::: RECORD EXTRACTS :::

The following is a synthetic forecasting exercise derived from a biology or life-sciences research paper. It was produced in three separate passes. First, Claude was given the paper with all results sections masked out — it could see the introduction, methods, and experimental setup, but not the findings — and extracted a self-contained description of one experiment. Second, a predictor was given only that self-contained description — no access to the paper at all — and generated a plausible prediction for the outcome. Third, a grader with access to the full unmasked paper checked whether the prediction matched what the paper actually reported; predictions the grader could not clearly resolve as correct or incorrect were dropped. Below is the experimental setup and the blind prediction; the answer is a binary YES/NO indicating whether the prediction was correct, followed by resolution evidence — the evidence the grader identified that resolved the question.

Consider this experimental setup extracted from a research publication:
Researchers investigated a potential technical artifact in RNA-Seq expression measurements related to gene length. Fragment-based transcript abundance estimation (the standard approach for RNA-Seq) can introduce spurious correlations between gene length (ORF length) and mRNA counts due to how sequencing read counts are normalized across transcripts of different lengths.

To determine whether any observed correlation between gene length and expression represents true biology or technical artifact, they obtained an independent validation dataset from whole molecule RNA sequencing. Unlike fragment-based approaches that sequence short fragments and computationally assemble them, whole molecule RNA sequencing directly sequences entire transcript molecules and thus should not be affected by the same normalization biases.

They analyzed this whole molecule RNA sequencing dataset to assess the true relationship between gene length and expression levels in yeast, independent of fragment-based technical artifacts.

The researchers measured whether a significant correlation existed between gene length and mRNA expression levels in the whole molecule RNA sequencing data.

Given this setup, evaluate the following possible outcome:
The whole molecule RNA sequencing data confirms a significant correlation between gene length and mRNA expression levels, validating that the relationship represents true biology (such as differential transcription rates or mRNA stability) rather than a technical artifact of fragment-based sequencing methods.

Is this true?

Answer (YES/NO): NO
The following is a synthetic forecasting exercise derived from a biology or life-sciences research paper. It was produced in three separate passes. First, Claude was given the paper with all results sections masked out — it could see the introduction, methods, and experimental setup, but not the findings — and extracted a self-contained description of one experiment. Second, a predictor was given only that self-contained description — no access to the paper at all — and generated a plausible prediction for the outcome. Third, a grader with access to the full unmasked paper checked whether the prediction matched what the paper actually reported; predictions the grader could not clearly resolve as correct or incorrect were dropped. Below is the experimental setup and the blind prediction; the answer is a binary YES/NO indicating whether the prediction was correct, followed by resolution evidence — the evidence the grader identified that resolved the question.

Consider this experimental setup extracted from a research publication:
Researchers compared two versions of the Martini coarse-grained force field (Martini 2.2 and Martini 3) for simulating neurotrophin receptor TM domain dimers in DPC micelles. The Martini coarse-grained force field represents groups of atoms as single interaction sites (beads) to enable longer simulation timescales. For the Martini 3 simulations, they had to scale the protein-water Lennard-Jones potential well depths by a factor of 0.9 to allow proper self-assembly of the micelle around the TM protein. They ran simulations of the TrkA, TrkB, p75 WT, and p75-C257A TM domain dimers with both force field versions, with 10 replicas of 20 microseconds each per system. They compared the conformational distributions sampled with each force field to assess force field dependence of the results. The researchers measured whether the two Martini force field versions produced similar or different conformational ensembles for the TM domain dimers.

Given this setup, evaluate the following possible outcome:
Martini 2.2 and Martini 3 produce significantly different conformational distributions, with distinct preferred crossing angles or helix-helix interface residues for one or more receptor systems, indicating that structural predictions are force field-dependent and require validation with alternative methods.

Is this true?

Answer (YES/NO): NO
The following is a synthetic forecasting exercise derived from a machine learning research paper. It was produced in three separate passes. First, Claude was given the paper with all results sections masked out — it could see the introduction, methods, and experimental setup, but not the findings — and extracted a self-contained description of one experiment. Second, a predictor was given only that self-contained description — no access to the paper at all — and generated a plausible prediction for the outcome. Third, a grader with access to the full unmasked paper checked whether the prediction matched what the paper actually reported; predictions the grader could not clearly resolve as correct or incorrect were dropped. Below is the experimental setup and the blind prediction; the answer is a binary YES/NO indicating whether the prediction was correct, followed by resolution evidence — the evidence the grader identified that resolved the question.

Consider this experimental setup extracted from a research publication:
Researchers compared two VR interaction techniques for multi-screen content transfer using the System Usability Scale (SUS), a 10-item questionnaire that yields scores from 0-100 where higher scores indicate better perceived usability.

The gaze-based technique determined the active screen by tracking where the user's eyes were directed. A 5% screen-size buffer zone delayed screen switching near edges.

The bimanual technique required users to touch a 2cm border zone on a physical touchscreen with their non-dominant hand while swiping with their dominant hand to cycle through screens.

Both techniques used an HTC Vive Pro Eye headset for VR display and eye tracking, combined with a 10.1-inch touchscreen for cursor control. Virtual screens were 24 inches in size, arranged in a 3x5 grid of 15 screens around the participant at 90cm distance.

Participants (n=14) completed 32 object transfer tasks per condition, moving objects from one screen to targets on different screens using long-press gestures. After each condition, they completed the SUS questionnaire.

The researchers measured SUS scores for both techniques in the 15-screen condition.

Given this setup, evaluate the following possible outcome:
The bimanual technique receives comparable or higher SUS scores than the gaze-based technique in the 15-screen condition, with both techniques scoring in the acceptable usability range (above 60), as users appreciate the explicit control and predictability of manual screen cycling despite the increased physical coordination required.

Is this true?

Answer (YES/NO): NO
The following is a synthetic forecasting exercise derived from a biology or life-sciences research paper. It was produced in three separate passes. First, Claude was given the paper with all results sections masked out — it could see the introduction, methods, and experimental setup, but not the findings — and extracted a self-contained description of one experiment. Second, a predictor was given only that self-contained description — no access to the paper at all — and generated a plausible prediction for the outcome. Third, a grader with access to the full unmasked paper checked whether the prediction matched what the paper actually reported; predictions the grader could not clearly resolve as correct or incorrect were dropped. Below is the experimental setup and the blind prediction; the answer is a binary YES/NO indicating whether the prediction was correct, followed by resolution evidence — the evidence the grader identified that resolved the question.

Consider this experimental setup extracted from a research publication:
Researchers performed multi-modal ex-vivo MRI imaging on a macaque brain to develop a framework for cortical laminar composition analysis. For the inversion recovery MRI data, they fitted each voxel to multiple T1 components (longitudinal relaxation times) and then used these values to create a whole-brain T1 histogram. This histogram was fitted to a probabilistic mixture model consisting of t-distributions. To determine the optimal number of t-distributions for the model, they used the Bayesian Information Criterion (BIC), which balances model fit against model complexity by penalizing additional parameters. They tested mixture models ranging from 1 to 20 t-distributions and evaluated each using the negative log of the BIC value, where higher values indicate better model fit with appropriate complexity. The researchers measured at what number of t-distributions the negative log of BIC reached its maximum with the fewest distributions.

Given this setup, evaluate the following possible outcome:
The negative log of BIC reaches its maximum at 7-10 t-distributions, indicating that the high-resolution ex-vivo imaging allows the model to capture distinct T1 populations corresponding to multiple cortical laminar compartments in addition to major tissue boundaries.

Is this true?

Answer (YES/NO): NO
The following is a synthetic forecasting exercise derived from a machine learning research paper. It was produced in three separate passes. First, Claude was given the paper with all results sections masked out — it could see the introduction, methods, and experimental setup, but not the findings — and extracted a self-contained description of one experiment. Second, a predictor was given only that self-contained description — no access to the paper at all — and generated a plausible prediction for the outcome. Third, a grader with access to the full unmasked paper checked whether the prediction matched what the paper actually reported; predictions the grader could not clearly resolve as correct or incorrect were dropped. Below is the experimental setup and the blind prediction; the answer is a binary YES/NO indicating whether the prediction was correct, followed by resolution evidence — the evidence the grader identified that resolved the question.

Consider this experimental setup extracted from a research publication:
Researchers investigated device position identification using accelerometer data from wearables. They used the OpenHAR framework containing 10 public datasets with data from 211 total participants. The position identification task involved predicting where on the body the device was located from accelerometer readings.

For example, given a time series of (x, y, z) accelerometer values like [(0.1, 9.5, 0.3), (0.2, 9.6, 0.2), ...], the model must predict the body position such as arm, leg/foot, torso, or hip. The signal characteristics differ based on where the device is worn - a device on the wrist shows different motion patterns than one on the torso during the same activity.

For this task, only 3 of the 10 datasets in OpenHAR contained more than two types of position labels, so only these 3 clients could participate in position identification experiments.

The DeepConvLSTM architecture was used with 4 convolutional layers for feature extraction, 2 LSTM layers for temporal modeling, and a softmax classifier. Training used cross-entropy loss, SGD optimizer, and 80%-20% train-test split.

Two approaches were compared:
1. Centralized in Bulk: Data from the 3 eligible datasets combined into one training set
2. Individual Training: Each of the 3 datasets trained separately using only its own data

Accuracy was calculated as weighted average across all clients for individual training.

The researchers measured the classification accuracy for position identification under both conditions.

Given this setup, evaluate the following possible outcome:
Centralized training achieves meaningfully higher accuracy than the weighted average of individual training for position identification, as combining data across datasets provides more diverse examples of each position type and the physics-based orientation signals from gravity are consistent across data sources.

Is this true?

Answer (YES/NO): NO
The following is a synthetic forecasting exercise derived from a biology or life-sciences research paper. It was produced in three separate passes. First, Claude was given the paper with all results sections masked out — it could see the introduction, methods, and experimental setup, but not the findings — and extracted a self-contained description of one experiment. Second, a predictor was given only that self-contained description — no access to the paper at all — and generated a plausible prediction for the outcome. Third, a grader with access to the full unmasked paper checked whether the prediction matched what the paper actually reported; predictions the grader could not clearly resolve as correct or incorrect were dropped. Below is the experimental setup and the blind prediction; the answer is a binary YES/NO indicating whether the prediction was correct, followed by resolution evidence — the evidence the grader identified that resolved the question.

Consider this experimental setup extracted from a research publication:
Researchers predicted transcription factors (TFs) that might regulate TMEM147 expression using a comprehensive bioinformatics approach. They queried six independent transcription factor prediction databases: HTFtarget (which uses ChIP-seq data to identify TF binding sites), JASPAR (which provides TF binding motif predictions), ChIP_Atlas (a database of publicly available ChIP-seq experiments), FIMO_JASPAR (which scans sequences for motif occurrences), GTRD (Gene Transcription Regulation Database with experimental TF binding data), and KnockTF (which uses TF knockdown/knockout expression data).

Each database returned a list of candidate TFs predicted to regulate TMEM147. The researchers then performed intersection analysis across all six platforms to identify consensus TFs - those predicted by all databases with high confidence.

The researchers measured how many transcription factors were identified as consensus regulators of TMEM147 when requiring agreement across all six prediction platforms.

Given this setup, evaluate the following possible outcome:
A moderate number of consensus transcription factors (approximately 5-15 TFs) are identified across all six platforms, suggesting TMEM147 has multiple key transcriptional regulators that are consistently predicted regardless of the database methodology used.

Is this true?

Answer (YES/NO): NO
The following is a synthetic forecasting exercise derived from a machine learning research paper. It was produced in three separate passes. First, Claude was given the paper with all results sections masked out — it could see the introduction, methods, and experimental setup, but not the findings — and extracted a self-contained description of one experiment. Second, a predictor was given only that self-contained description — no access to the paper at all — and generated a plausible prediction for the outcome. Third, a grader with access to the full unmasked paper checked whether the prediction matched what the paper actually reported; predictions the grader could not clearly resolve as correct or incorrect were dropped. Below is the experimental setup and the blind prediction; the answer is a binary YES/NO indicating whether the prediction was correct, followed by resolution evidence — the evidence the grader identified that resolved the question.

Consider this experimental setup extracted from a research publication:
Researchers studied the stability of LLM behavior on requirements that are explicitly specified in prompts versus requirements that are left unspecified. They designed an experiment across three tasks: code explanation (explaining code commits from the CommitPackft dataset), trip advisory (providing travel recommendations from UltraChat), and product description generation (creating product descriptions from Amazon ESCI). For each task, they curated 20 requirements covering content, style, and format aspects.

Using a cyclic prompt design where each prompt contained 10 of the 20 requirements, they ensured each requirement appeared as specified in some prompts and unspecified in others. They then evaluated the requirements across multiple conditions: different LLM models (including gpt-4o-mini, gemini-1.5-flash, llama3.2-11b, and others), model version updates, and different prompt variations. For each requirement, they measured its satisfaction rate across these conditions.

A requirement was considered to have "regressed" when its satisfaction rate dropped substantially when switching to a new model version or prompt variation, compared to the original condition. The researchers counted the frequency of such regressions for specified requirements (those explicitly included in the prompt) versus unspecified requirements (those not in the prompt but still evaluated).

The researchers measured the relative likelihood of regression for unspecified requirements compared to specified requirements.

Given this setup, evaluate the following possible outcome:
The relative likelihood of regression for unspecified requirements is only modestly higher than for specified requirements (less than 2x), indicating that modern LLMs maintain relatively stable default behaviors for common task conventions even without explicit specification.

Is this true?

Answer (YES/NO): NO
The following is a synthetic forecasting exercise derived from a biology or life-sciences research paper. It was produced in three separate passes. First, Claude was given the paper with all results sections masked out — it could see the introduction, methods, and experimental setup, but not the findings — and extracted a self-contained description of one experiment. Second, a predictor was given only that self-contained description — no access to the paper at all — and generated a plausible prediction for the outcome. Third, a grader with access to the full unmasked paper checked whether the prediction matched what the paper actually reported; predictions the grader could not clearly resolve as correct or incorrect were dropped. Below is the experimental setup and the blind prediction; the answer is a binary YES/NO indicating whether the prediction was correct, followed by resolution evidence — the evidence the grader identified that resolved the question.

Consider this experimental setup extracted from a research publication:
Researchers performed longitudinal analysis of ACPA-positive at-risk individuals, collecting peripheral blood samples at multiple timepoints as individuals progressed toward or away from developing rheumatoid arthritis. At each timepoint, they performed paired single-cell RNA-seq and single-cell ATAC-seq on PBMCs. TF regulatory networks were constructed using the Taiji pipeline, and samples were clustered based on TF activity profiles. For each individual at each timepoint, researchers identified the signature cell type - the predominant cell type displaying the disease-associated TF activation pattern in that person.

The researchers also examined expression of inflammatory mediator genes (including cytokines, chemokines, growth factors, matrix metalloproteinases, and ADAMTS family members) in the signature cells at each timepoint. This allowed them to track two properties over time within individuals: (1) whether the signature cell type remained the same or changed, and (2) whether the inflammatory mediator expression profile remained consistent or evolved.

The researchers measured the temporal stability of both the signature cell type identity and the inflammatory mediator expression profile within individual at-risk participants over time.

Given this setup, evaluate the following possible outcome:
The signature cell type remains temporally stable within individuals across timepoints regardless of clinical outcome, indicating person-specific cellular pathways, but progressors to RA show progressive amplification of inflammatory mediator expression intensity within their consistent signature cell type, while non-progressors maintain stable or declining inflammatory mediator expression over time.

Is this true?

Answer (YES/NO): NO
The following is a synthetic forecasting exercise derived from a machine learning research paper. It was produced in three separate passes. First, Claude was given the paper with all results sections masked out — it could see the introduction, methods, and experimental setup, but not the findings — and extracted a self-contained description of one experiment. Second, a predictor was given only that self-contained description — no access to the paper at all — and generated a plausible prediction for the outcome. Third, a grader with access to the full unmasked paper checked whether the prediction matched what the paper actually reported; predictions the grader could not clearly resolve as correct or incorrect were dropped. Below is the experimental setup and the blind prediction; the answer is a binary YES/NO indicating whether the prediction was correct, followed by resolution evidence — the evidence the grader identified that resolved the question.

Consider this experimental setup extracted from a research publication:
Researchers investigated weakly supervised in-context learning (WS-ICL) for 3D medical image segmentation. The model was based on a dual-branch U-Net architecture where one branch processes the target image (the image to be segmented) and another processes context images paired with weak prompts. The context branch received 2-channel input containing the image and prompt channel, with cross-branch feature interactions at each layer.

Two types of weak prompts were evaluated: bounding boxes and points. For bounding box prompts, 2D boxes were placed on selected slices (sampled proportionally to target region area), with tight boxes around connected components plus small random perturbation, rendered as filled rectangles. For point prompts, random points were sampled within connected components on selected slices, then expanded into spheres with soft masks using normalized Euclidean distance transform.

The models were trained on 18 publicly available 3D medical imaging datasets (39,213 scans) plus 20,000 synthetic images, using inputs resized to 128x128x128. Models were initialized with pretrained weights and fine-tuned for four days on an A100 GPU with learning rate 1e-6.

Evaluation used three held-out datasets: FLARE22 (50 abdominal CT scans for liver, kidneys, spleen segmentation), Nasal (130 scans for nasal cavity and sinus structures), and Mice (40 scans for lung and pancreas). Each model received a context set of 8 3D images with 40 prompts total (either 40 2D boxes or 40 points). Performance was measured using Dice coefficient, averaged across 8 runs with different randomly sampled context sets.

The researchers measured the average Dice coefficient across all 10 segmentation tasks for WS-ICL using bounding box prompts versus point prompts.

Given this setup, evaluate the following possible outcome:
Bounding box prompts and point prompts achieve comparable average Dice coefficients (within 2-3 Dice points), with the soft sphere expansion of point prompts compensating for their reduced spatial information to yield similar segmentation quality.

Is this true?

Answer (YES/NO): NO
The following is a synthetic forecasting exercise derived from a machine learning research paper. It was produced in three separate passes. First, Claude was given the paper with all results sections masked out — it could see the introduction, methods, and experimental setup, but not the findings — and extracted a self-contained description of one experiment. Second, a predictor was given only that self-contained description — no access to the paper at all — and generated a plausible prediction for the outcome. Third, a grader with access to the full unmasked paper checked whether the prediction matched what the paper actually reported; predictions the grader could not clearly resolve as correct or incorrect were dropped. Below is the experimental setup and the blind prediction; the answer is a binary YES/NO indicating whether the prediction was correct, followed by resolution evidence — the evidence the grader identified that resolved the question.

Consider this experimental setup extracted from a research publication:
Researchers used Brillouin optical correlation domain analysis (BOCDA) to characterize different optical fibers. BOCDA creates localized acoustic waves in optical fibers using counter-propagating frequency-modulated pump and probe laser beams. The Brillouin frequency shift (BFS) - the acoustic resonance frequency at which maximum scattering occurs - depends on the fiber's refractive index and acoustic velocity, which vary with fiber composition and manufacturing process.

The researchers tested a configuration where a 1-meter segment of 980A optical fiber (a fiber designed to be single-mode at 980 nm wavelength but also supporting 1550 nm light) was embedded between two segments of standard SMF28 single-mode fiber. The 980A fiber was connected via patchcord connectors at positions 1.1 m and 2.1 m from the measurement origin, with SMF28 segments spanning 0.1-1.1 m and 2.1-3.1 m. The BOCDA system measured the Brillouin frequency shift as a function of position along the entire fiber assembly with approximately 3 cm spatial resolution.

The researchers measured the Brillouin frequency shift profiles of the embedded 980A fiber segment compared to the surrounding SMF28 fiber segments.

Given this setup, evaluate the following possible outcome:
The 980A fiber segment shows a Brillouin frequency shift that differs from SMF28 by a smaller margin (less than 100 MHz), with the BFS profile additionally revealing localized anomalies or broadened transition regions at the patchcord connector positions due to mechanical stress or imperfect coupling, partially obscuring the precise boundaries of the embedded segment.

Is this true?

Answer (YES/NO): NO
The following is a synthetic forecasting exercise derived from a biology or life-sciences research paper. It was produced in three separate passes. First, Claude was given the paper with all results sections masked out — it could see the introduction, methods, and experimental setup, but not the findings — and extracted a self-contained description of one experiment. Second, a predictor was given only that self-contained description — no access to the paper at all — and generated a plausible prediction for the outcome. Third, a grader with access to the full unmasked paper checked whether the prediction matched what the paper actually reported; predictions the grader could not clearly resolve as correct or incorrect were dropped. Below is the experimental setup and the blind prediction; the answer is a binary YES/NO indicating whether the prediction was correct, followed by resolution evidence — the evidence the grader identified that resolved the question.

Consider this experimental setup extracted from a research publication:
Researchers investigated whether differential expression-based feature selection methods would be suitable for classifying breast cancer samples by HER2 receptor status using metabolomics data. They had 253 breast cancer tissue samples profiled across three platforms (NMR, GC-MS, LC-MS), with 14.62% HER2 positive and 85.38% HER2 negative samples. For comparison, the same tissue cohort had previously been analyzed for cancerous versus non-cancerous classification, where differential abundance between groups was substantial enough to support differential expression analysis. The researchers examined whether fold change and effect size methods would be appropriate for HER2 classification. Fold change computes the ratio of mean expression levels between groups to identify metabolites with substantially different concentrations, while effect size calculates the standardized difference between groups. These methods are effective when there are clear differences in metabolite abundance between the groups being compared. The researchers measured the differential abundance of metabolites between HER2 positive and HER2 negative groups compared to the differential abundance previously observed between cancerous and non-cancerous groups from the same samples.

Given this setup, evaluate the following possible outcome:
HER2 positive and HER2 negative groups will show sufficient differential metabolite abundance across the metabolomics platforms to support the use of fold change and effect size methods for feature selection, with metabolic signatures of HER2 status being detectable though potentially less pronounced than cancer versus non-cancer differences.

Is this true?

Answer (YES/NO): NO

:::

▶ **WHAT IS BEING ASKED**: Tally the lines above that include "inflammatory"; give only the tally.

▶ **SOLUTION TO THIS EXERCISE**: 3